Lawn Dogs Review

Lawn Dogs
Ten-year-old Devon (Barton) lives with her snobby, self-righteous parents. But cultures clash when Devon hits it off with fellow outsider Trent (Rockwell), the young guy who mows the grass and is treated like trash by his various employees.

by Caroline Rees |
Published on
Release Date:

21 Nov 1997

Running Time:

101 minutes

Certificate:

15

Original Title:

Lawn Dogs

Cultures clash when ten-year-old Devon hits it off with the family gardener. Sam Rockwell plays free spirited Trent contrasting the family's paranoia as he stops his truck, strips naked and plunges into the river to cool down. Armed with typical childish frankness and inquisitiveness, and some fairy-tale stories in her head, Devon charms the wary gardener a little more each time she pays a visit to his trailer.

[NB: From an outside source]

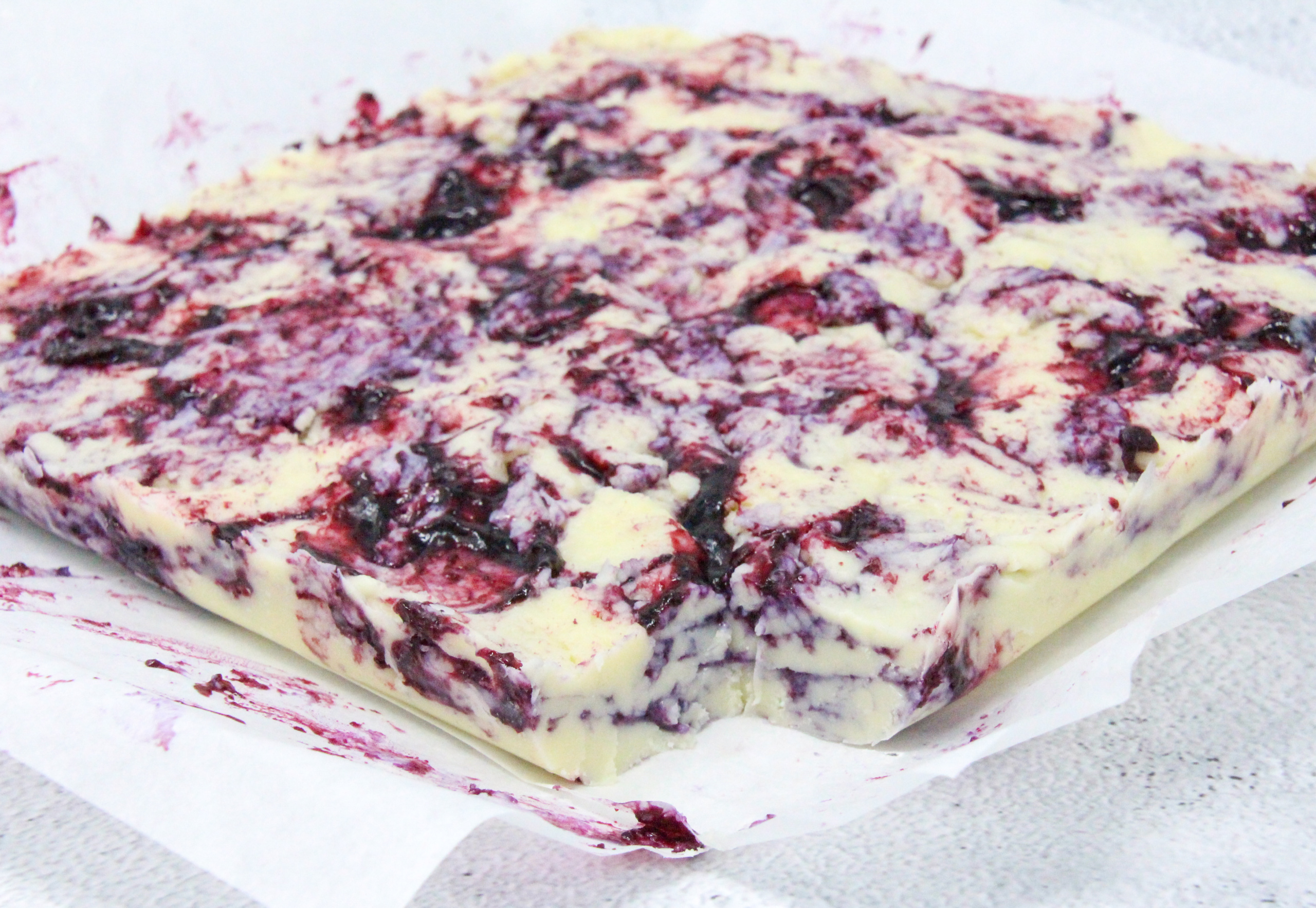 White chocolate layered with a fresh blueberry coulis combines two delectable tastes into one delicious Blueberry-and-Cream Fudge candy. Recipe shared with permission granted by Amanda Flowers, author of BLUEBERRY BLUNDER.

Equally typically, Devon's middle-class neighbours - notably two spoilt college louts - presume there's something dodgy about the friendship between Devon and Trent, and the latter's card is marked.

Helped by playwright Naomi Wallace's intelligent first screenplay, the film shows how so-called clean-cut Americana can be as vicious, hypocritical and emotionally stunted as any section of society. Duigan makes imaginative use of his material, heightening Devon's home-life horrors to semi-cartoonishness without stretching credibility, and the fantasy finale is a winner.

There are no slip-ups from the cast either: newcomer Barton turns in a hypnotic central performance, while Rockwell is a sweet, tousled sort of "lawn dog". It gets a bit groan-worthy when it seems that Devon will cave in to a dramatic cliche - but then comes the twist that keeps things on track.

A compelling, thought-provoking, hardly groundbreaking but lovingly crafted film.